- **What is needed**:
Say whether each statement agrees with the forum thread "Hit rock bottom." Answer yes or no and quote the words from the thread that decide it. 1. The money being released from the business came through. 2. DP has three children from a previous marriage. 3. FertileRoad expects to be off work for another two weeks.

- **Quoted passage**:
# Hit rock bottom



## FertileRoad (Nov 3, 2011)

Well its been a stressful few years and this week I ended up off work with stress due to juggling to much. Now today hit rock bottom, DP announces that the money were were releasing from the business has not come through, he is going through the SRR procedure on 26th and we need to cancel the consent appointment on 30th because the money doesn't look like it will be available. Here my goal was starting process on 6 May.  feel shattered and angry with DP. Its ok for him he still has his 3 kids from previous marriage.


----------



## FertileRoad (Nov 3, 2011)

Well phoned the clinic and can postponed my consent appointment to 19 May. Came to terms with the money not being released and that I am still ill from the virus I caught while on holiday off work for another 3 weeks. tyring to chill out and work towards my new goal.


----------



## Hoppity (Mar 19, 2012)

Take good care of yourself and stay positive     sounds like you need time to let yourself recover from feeling so poorly xx


----------



## Juniorpark (Aug 27, 2011)

Sorry to hear you are having a hard time.    Hopefully by the time you get to tx you will be over the effects of being ill and the extra time you've had to wait will be in your favour with getting your health in the best possible place for starting the tx.

JPx


----------

- **Dataset extract**:
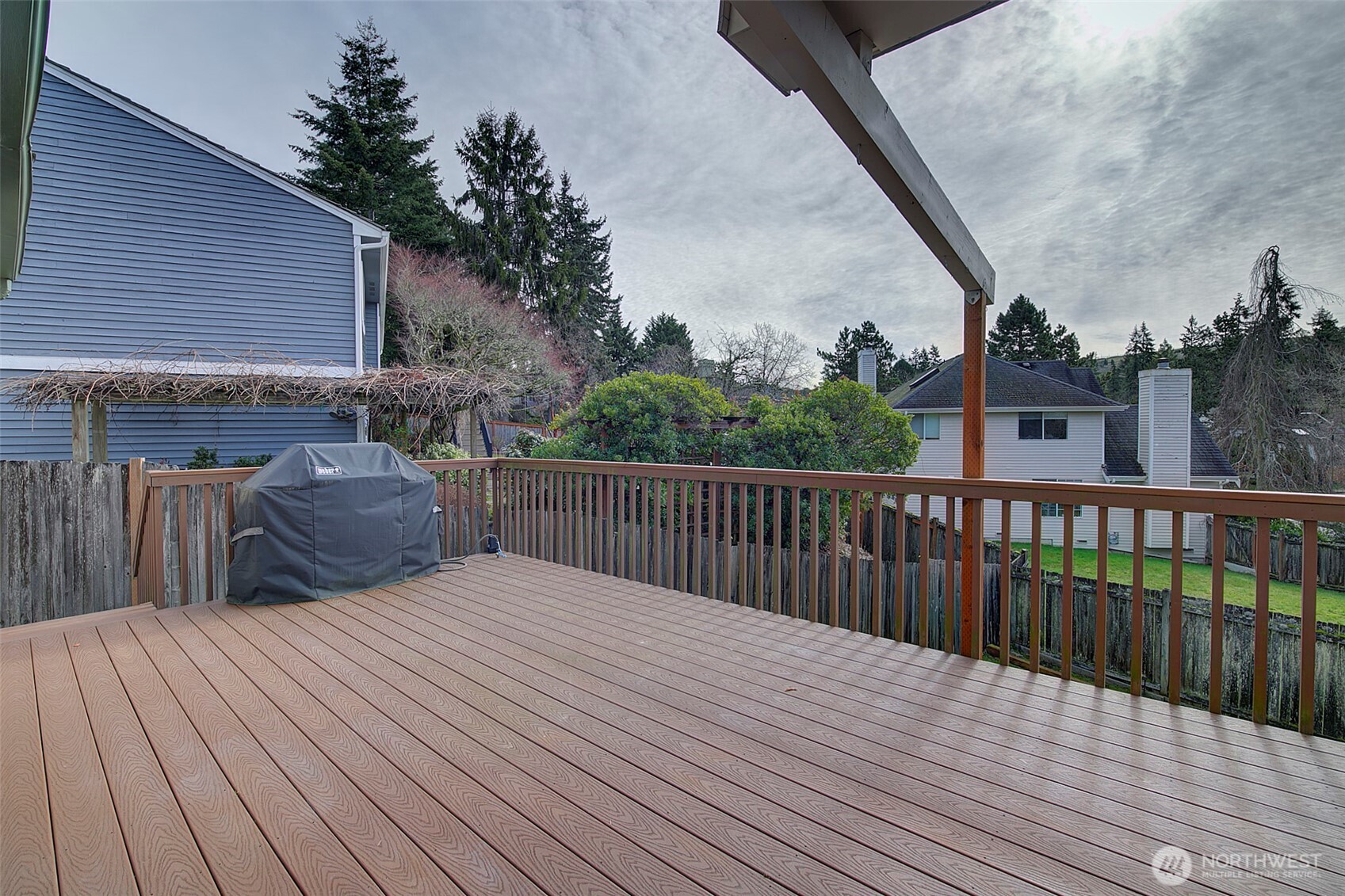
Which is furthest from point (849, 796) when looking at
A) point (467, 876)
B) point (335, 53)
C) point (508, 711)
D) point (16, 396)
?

---

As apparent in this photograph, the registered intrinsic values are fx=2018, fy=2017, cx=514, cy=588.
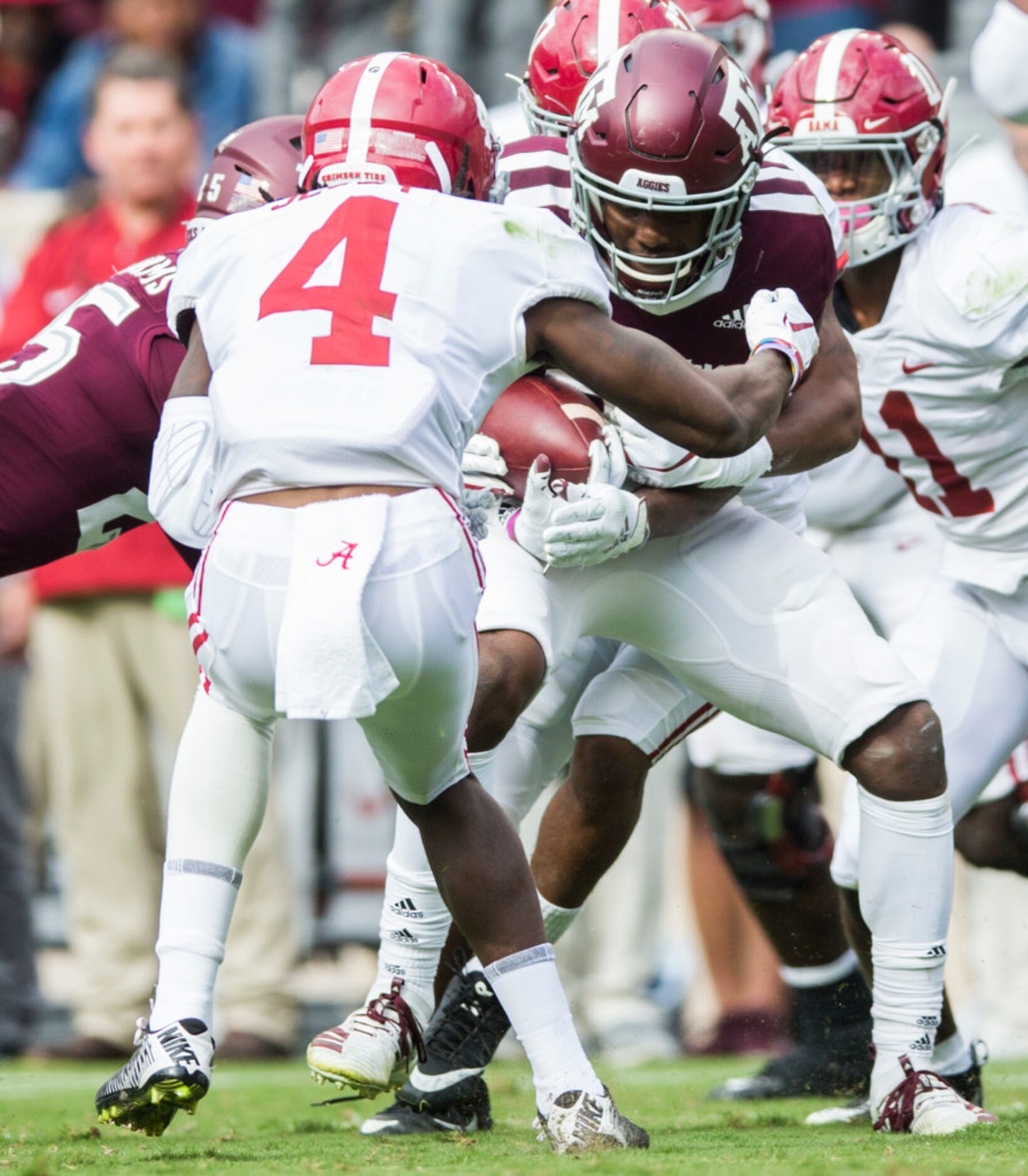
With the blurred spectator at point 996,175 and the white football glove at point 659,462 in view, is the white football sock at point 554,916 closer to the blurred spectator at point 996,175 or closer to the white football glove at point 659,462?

...

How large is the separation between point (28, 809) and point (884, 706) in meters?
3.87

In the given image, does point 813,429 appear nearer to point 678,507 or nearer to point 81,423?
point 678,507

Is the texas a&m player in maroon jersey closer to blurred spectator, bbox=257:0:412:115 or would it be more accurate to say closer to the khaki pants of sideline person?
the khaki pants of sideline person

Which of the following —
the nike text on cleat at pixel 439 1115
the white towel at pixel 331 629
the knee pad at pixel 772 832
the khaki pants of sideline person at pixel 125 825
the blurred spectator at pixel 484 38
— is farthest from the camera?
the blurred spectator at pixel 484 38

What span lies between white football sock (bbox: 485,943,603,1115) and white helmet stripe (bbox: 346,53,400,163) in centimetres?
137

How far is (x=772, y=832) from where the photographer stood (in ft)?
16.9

- **Output of the exercise**:
1. No: "has not come through"
2. Yes: "he still has his 3 kids from previous marriage"
3. No: "off work for another 3 weeks"